Despertó con un sobresalto. Se le vinieron encima fragmentos oscuros y sensaciones angustiosas, y no le fue difícil acomodarlos en el guión macabro en que se encontró cuando dormía: había soñado que por fin, después de décadas o vidas de espera, se presentaba la oportunidad para cambiar el país, para limpiar la vida, para meter a los culpables a la cárcel y sacar de ella a los inocentes (¿o no podría llegarse a tanto?), para que en México empezara a sonar lógico que los hambrientos necesitan comida, los desposeídos necesitan casa, los estudiantes necesitan escuelas, los enfermos, hospitales, y el gobierno, sensibilidad. ¿Cuándo se había perdido esa lógica? Quién sabe, pero en algún momento –años atrás, generaciones atrás– se había impuesto el principio de que lo que no genera ganancias inmediatas no sirve. En forma progresiva, el país, con todas sus instancias, se había convertido en un montón de máquinas de hacer dinero rápido y a costa de todo, y aquello produjo un doble resultado: mucho dinero y mucha más pobreza, separados, ambos, por muros construidos con ladrillos de desvergüenza y coronados con cercas electrificadas y cámaras de vigilancia.

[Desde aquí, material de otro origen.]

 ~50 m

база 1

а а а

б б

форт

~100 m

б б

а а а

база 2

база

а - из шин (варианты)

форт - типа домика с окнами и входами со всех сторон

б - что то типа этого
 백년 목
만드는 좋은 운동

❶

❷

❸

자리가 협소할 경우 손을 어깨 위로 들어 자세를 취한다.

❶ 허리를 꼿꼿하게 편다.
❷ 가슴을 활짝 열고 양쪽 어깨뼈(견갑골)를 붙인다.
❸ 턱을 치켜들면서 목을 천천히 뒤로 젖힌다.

Pero había llegado el día en que resultaba posible recuperar el sentido de las cosas, poner al país en el rumbo correcto y limpiar la vida. No había que hacerse demasiadas ilusiones porque los cambios serían arduos e inciertos, pero al menos se podían sentar las bases de una nación funcional, y aquello era posible con el concurso de su voto. Soñó que acudía temprano a la casilla, que alrededor de ella se respiraba un aire de tranquilidad y de optimismo apenas reprimido, y que volvía a casa a esperar un resultado previsible, lógico al cabo de tantos años de degradación, y merecido.

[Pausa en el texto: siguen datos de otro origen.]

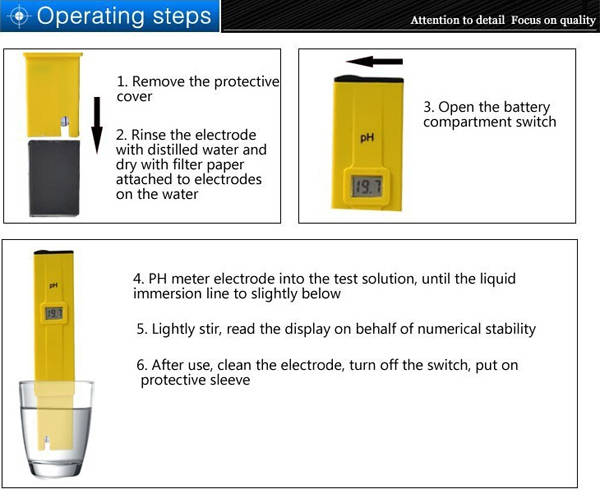 Operating steps

Attention to detail Focus on quality

1. Remove the protective cover

2. Rinse the electrode with distilled water and dry with filter paper attached to electrodes on the water

pH

19.7

3. Open the battery compartment switch

pH

19.7

4. PH meter electrode into the test solution, until the liquid immersion line to slightly below

5. Lightly stir, read the display on behalf of numerical stability

6. After use, clean the electrode, turn off the switch, put on protective sleeve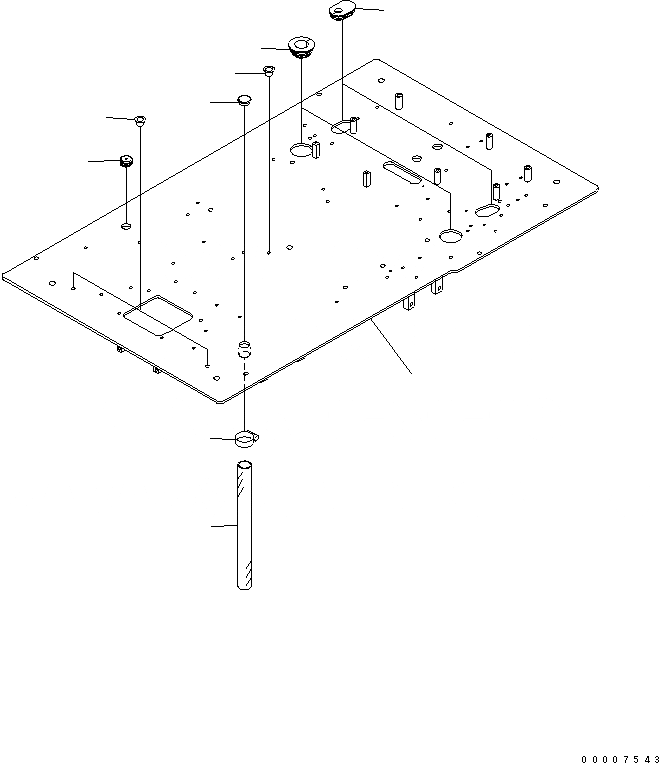 00007543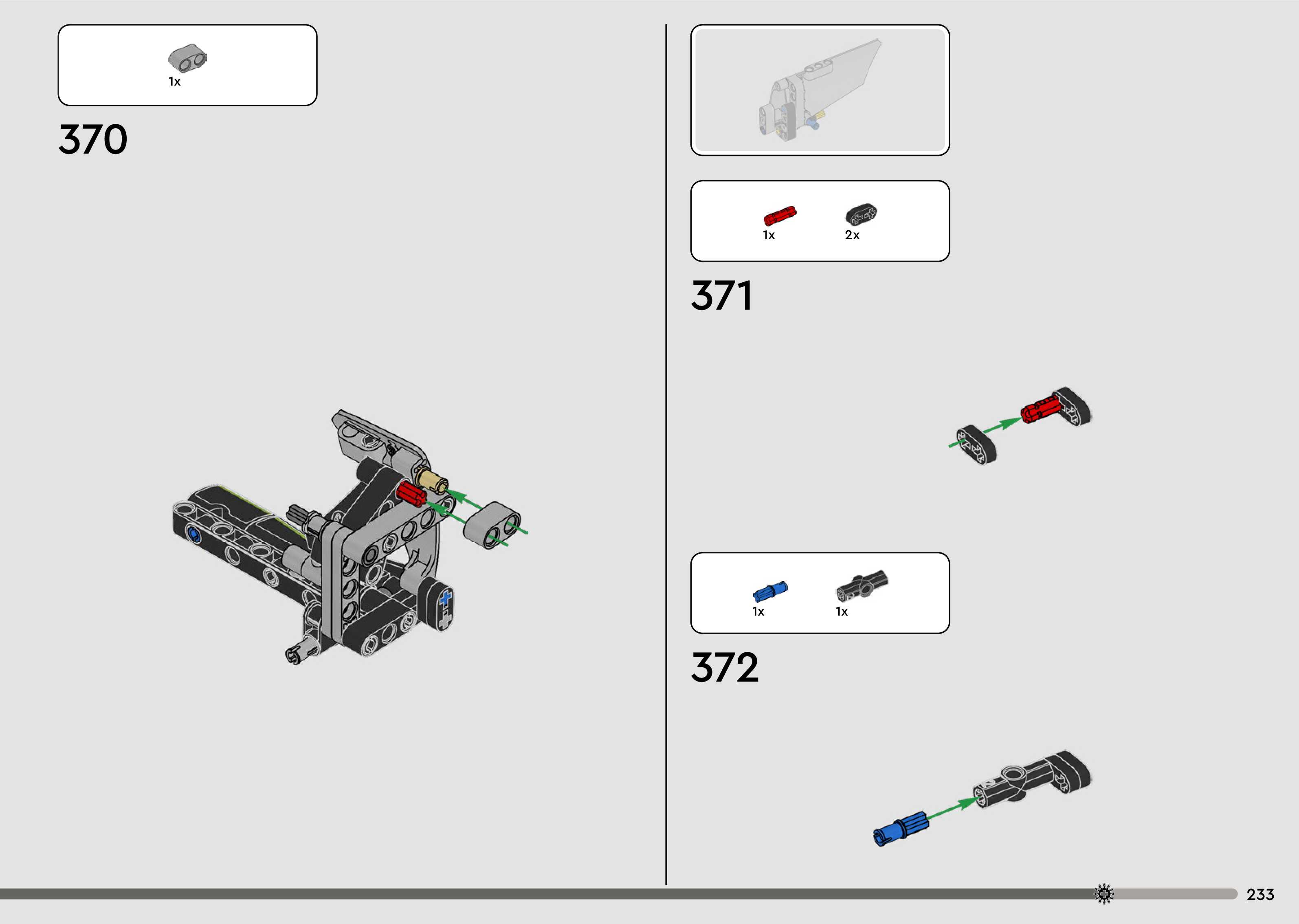 1x

370

1x 2x

371

1x 1x

372

233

En su sueño, las horas de ese día pasaron muy veloces, y se vio enterándose de un vuelco siniestro: a la vista de todo el mundo, los sufragios cambiaban de sentido en una urna que era una computadora y la autoridad electoral se rehusaba a dar un diagnóstico; en un parpadeo, la modesta potestad de su ciudadanía se vio aplastada por maquinaciones desde el poder, por largas disquisiciones de alquimistas modernos y por ladridos vergonzantes, pero copiosos, emitidos desde aparatos de radio y receptores de televisión. Y en su sueño los meses siguientes transcurrieron aun más rápido, y sin darse cuenta cómo, aquello se volvió una pesadilla sofocante: había tomado posesión el candidato más gris, había empezado a ejercer el poder con gestos de marioneta furiosa y la oportunidad de limpiar la vida se había cerrado.

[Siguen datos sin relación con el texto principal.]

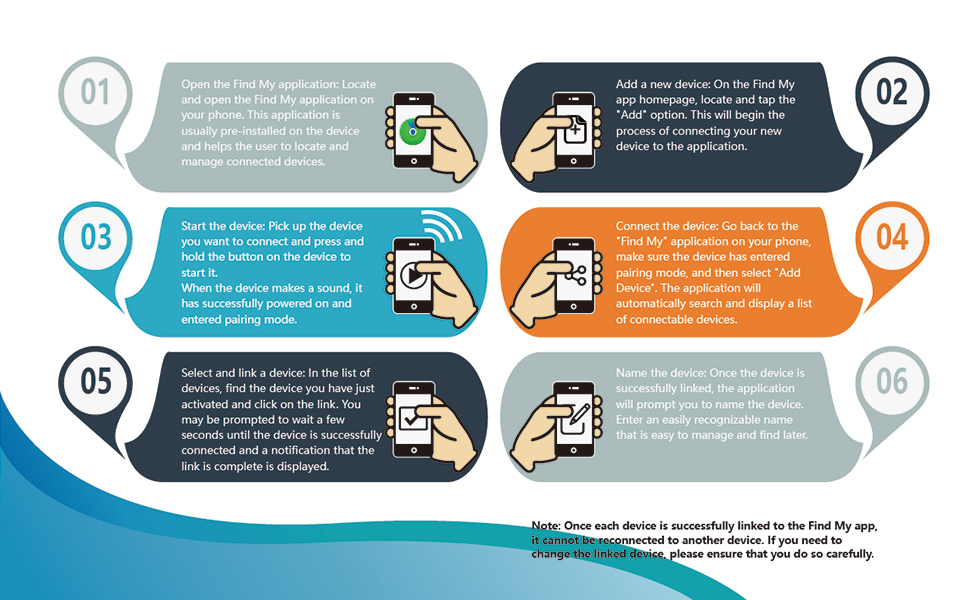 01

Open the Find My application: Locate and open the Find My application on your phone. This application is usually pre-installed on the device and helps the user to locate and manage connected devices.

02

Add a new device: On the Find My app homepage, locate and tap the "Add" option. This will begin the process of connecting your new device to the application.

03

Start the device: Pick up the device you want to connect and press and hold the button on the device to start it.
When the device makes a sound, it has successfully powered on and entered pairing mode.

04

Connect the device: Go back to the "Find My" application on your phone, make sure the device has entered pairing mode, and then select "Add Device". The application will automatically search and display a list of connectable devices.

05

Select and link a device: In the list of devices, find the device you have just activated and click on the link. You may be prompted to wait a few seconds until the device is successfully connected and a notification that the link is complete is displayed.

06

Name the device: Once the device is successfully linked, the application will prompt you to name the device. Enter an easily recognizable name that is easy to manage and find later.

Note: Once each device is successfully linked to the Find My app, it cannot be reconnected to another device. If you need to change the linked device, please ensure that you do so carefully.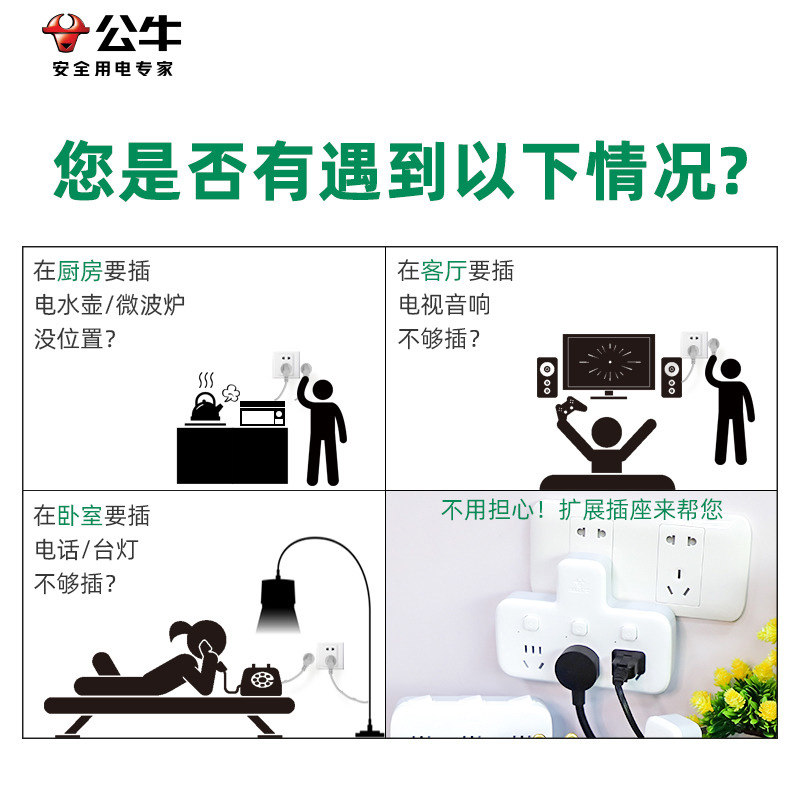 公牛
安全用电专家

您是否有遇到以下情况?

在厨房要插
电水壶/微波炉
没位置?

在客厅要插
电视音响
不够插?

在卧室要插
电话/台灯
不够插?

不用担心！扩展插座来帮您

Transitó por imágenes de un país teñido de sangre y cubierto de cabezas y lenguas amputadas, en el que los trepadores de siempre, los ladrones de siempre, los violadores de siempre, los homicidas de siempre, volvían por sus fueros y festejaban la renovación de sus alianzas con el poder; las máquinas de hacer dinero eran lanzadas a todo rendimiento, el territorio nacional se convertía en un gran mecanismo de rentabilidad y se le aceleraba tanto que amenazaba con descarrilarse, mientras la población huía despavorida en todas direcciones para evitar que la maquinaria monstruosa le pasara por encima; era difícil escapar, porque el timón estaba suelto y cambiaba de dirección en función de vientos que eran encuestas de popularidad. Y en el sueño los meses empezaron a pasar más rápido, y llegó diciembre de 2008, y el hombrecito gris por quien unos meses antes nadie daba un centavo se había engallado y no lograba darse cuenta de la fragilidad del aparato. Sus compañeros de a bordo, mientras tanto, estaban ocupados perdonándose unos a otros raterías, atropellos, pederastias, contratos sucios, devociones corruptas, excesos y desvaríos, y no percibían la destrucción que causaban. Para evitar que aquella escena se despedazara por efecto de sus propias fuerzas centrífugas no iba quedando más que el accionar de los hombres armados, conforme la máscara de la decencia se caía a pedazos del rostro de las instituciones.
Despertó con un sobresalto, juntó las imágenes de la pesadilla y por unos momentos sintió una desolación abrumadora. Pero se tranquilizó cuando recordó en qué fecha estaba: era la mañana del domingo 2 de julio de 2006 y debía darse prisa; ese día se presentaba la oportunidad de participar en una corrección indispensable en el rumbo del gobierno, que llevaba tantos años extraviado, y saldría temprano de su casa, iría a la casilla y depositaría en la urna su voto a favor de López Obrador. No era perredista y ni siquiera de izquierda, y nadie había dicho que lo que estaba por venir fuera fácil, ni terso, ni perfecto, pero al menos no habría de ser una pesadilla.